Serjoscha bat mich, sein ~vis-à-vis~ zu sein.
 
»Gut,« sagte ich, »hab' zwar noch keine Dame, werde aber schon eine
finden.«
 
Den Saal mit einem kühnen Blick musternd, bemerkte ich, daß fast
alle Damen engagiert waren; nur an der Tür stand ein großes hübsches
Mädchen, auf das jetzt ein schlanker junger Mann zuschritt; offenbar
in der Absicht, sie zu engagieren. Er war von ihr nur noch drei
Schritt entfernt, ich dagegen am anderen Saalende. Im Nu durchflog
ich, auf dem Parkett dahingleitend, den ganzen Raum, machte eine
Verbeugung und bat sie mit fester Stimme um den Tanz. Das große Mädchen
lächelte gönnerhaft, reichte mir den Arm, und der junge Mann hatte das
Nachsehen. Ich fühlte so viel Kraftbewußtsein, daß ich meinen Sieg
gar nicht bemerkte. Erst später erfuhr ich, der junge Mann hätte
gefragt, wer denn der Struwwelpeter wäre, der ihm zwischen den Beinen
herumgesprungen sei und so frech die Dame weggeschnappt hätte.
 
 
24. Die Mazurka.
 
Die Musik begann; Großmutter kam aus dem Gastzimmer; man rollte ihren
weichen Sessel herein und sie setzte sich in die Saalecke zu einem
alten, ordengeschmückten Herrn, der soeben vom Kartentisch aufgestanden
war, und zu einer Dame. Da ich zur Mazurka keine Tänzerin hatte,
stellte ich mich hinter die hohe Stuhllehne, lauschte der Unterhaltung
und beobachtete die Tanzenden.
 
Der junge Mann, dem ich die Dame weggeschnappt, tanzte im ersten Paar.

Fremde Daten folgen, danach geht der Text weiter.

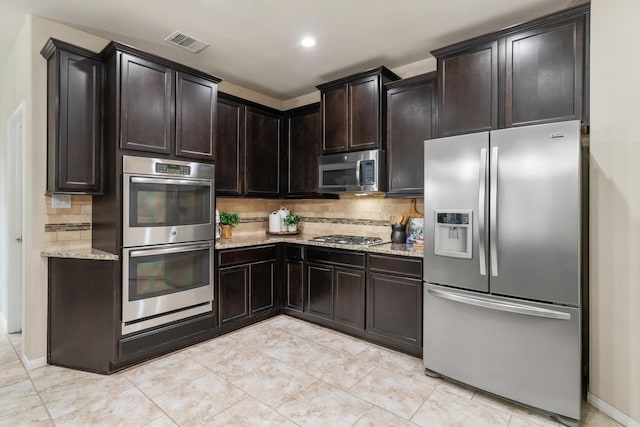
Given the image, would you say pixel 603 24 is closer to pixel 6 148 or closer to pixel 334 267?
pixel 334 267

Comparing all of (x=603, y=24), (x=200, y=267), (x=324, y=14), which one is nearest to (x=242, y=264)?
(x=200, y=267)

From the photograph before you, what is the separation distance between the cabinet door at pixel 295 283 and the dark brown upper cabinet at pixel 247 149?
0.98 metres

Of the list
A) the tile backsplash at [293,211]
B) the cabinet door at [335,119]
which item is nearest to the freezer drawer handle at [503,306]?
the tile backsplash at [293,211]

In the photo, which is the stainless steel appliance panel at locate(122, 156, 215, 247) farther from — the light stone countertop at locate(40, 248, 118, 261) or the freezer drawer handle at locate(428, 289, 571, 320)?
the freezer drawer handle at locate(428, 289, 571, 320)

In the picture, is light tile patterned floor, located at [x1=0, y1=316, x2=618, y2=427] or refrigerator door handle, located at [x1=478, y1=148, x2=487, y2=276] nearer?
light tile patterned floor, located at [x1=0, y1=316, x2=618, y2=427]

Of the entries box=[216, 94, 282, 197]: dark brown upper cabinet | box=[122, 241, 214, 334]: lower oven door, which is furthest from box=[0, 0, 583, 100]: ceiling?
box=[122, 241, 214, 334]: lower oven door

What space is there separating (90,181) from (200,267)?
1.18m

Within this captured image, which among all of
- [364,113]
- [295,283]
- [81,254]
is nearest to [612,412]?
[295,283]

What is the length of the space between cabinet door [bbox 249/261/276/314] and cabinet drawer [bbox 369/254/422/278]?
4.20 feet

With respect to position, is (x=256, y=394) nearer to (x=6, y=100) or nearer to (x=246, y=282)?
(x=246, y=282)

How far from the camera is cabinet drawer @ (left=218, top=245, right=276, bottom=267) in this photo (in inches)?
136

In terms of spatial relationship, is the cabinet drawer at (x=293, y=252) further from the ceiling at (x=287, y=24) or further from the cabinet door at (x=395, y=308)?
the ceiling at (x=287, y=24)

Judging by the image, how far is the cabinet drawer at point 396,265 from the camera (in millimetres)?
2971

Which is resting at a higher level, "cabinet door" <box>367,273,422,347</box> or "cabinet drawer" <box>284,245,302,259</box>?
"cabinet drawer" <box>284,245,302,259</box>
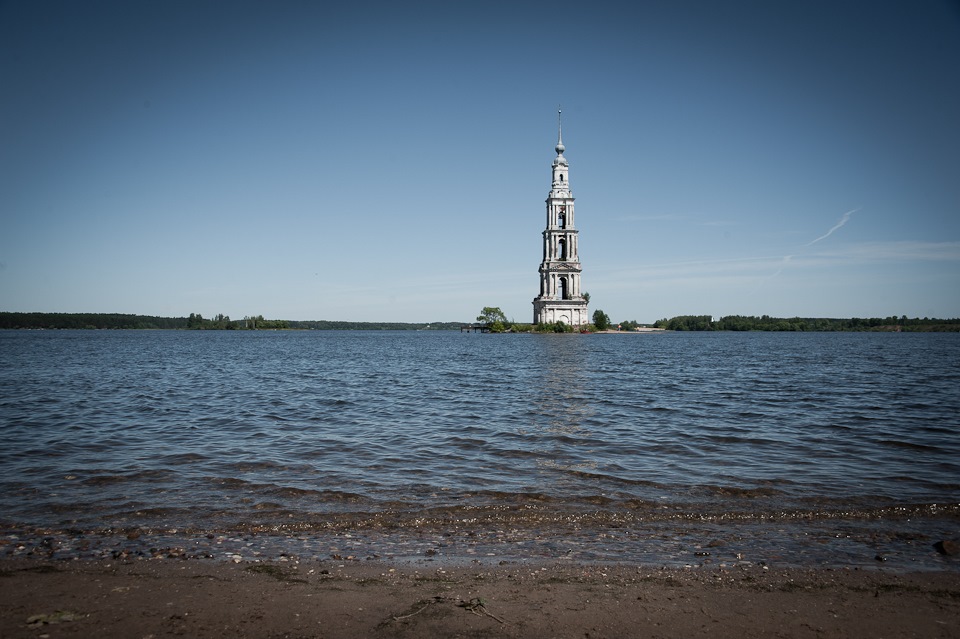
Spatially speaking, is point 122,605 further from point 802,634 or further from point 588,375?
point 588,375

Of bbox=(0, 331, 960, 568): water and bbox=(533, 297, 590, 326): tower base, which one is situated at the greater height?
bbox=(533, 297, 590, 326): tower base

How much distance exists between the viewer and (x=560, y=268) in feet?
476

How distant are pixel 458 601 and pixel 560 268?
5555 inches

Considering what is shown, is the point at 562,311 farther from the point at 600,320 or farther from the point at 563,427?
the point at 563,427

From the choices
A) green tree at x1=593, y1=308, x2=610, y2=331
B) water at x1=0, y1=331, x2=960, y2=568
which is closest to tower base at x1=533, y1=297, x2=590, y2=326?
green tree at x1=593, y1=308, x2=610, y2=331

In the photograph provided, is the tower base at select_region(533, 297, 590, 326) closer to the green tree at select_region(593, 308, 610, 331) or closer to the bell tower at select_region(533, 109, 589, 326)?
the bell tower at select_region(533, 109, 589, 326)

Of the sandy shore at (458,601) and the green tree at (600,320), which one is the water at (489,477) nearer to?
the sandy shore at (458,601)

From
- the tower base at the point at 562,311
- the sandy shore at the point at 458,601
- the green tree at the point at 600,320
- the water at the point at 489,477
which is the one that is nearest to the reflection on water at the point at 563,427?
the water at the point at 489,477

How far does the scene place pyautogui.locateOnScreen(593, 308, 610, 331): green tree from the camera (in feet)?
538

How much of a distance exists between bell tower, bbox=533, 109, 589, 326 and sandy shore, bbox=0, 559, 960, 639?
136144 mm

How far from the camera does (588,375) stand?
4066 centimetres

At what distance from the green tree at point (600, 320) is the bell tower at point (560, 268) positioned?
16151 mm

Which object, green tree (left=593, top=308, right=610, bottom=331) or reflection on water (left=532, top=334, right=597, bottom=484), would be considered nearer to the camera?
reflection on water (left=532, top=334, right=597, bottom=484)

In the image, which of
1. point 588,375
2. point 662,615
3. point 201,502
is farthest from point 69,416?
point 588,375
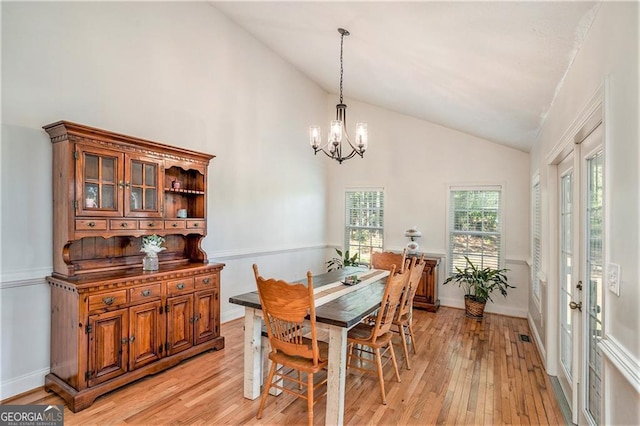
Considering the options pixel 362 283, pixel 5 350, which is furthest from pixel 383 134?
pixel 5 350

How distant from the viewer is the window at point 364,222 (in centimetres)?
635

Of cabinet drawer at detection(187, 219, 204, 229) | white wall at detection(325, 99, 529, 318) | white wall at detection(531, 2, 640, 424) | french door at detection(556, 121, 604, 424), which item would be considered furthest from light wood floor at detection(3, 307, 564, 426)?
white wall at detection(325, 99, 529, 318)

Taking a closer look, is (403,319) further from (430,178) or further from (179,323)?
(430,178)

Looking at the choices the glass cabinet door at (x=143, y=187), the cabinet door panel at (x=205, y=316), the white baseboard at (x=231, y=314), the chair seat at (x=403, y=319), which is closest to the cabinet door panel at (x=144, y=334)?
the cabinet door panel at (x=205, y=316)

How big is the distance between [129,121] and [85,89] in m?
0.47

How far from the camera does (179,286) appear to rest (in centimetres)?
329

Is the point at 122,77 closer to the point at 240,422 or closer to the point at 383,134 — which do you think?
the point at 240,422

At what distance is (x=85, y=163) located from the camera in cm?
278

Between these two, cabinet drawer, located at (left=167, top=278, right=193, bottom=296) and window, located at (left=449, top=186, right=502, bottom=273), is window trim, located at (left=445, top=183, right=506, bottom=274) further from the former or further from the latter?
cabinet drawer, located at (left=167, top=278, right=193, bottom=296)

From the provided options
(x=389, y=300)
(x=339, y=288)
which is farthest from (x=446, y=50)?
(x=339, y=288)

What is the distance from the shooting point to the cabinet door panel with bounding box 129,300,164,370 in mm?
2893

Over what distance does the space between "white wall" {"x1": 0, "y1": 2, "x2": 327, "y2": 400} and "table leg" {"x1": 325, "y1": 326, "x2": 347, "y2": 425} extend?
8.18ft

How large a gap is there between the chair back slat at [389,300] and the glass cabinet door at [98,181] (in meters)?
2.43

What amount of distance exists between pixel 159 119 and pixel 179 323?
88.9 inches
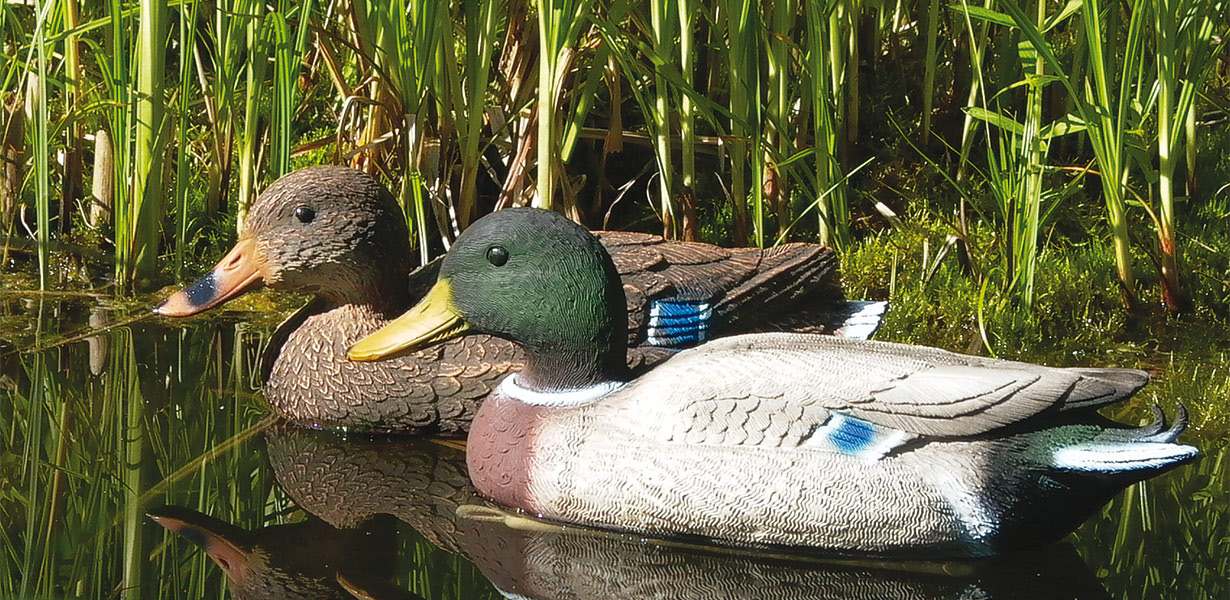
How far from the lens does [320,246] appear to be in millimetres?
4668

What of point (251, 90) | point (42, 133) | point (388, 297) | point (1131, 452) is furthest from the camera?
point (251, 90)

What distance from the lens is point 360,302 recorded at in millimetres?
4754

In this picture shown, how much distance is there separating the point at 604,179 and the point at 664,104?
2.69 feet

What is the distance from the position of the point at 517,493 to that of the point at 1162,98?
263 cm

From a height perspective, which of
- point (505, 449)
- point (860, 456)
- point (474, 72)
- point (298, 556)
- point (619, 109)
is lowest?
point (298, 556)

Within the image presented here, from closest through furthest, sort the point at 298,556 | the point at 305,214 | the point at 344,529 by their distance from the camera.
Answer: the point at 298,556 → the point at 344,529 → the point at 305,214

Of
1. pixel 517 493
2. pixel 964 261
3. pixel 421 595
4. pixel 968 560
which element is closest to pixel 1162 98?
pixel 964 261

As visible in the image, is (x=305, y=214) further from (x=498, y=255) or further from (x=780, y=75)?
(x=780, y=75)

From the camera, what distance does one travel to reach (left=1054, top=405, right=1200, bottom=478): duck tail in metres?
3.52

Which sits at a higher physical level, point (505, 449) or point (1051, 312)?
point (1051, 312)

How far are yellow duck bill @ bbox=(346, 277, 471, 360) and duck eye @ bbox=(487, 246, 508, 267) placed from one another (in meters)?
0.17

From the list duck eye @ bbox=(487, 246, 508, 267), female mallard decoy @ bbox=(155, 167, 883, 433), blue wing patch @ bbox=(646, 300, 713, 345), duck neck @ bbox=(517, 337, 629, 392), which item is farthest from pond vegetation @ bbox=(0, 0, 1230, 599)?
duck eye @ bbox=(487, 246, 508, 267)

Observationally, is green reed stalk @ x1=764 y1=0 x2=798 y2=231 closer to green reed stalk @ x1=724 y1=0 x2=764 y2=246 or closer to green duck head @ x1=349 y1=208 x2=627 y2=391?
green reed stalk @ x1=724 y1=0 x2=764 y2=246

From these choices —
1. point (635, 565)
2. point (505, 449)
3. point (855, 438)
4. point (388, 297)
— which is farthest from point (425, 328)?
point (855, 438)
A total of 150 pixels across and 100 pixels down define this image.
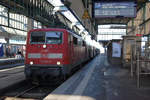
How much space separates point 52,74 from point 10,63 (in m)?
9.03

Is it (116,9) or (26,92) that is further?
(116,9)

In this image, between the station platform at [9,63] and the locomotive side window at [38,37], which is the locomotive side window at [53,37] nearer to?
the locomotive side window at [38,37]

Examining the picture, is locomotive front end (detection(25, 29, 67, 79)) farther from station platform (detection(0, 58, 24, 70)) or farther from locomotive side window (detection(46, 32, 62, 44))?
station platform (detection(0, 58, 24, 70))

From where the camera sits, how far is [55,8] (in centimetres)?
2370

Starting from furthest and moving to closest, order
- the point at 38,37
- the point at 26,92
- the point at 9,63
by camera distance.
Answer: the point at 9,63 → the point at 38,37 → the point at 26,92

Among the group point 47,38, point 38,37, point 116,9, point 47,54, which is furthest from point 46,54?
point 116,9

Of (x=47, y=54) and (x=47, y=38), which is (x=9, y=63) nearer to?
(x=47, y=38)

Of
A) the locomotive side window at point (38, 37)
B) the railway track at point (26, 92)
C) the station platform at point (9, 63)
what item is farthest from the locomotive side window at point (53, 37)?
the station platform at point (9, 63)

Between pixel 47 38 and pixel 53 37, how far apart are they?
305mm

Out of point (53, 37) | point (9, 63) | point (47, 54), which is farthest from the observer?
point (9, 63)

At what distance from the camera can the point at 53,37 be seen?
977cm

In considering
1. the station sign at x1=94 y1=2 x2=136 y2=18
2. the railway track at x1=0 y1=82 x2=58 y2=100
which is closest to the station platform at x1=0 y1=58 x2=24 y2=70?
the railway track at x1=0 y1=82 x2=58 y2=100

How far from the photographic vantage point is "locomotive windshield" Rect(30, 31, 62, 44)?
383 inches

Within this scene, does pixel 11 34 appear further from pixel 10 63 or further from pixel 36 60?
pixel 36 60
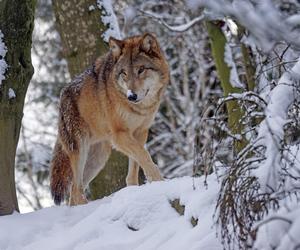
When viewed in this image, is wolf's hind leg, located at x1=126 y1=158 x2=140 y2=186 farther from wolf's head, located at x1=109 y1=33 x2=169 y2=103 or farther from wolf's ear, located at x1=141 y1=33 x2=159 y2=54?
wolf's ear, located at x1=141 y1=33 x2=159 y2=54

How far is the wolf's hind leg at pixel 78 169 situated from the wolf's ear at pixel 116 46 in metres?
1.04

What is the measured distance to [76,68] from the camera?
1052 cm

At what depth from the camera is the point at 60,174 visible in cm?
940

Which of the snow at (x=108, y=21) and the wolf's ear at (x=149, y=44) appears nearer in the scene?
the wolf's ear at (x=149, y=44)

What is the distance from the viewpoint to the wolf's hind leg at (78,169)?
9.16 m

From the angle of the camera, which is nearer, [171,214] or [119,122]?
[171,214]

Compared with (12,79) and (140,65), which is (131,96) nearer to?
(140,65)

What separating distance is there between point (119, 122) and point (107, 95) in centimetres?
38

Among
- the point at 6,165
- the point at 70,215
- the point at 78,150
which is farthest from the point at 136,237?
the point at 78,150

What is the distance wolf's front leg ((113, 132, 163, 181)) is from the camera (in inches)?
341

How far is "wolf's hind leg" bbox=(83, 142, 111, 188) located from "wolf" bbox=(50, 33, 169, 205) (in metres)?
0.24

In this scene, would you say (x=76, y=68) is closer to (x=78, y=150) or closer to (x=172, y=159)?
(x=78, y=150)

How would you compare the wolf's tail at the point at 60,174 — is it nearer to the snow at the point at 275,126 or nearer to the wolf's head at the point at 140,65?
the wolf's head at the point at 140,65

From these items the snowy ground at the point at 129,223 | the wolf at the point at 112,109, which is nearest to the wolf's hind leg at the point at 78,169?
the wolf at the point at 112,109
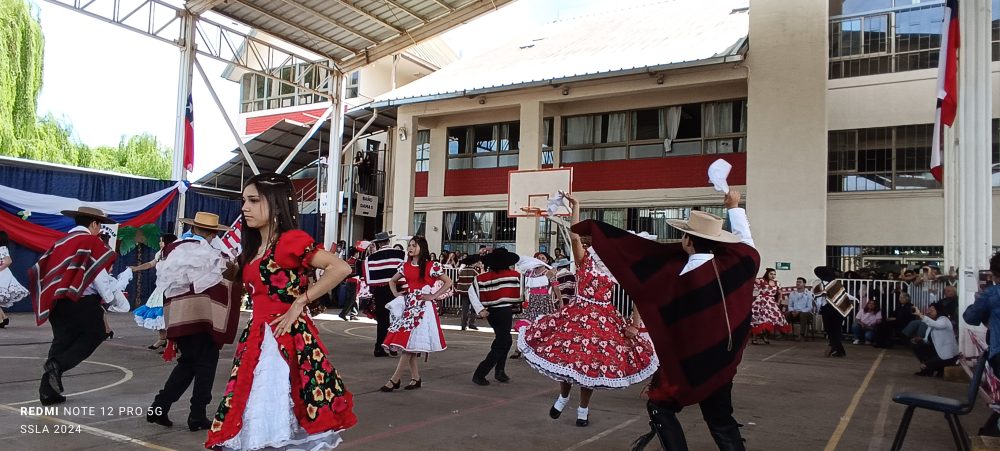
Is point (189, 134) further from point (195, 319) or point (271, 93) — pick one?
point (271, 93)

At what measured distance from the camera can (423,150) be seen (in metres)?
26.3

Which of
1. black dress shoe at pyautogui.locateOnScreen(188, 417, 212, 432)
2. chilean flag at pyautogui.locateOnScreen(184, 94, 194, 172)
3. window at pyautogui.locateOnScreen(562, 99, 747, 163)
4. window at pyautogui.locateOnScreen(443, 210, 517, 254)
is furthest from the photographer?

Er sprang, seine Dame an der Hand haltend, vom Stuhl auf, anstatt aber
den »~pas de Basque~« zu machen, wie Mimi uns gelehrt, lief er einfach
vorwärts, blieb in der Ecke stehen, stampfte mit den Hacken auf,
spreizte die Beine, machte kehrt und lief hüpfend weiter.
 
Was macht der nur, dachte ich, das ist doch gar nicht so, wie Mimi es
uns gezeigt hat; sie behauptet, die Mazurka würde schwebend auf den
Fußspitzen mit kreisförmiger Beinbewegung getanzt -- nun ist es ganz
anders. Da sind Iwin und Wolodja ebenfalls. Wenn er sich nur nicht
blamiert, der Ärmste! Nein, wirklich gar nicht übel; er tanzt auch so.
Großartig!
 
Die Mazurka ging zu Ende; einige ältere Herren und Damen
verabschiedeten sich von Großmutter und fuhren fort. Diener trugen,
den Tanzenden vorsichtig ausweichend, Geschirr in die Hinterzimmer.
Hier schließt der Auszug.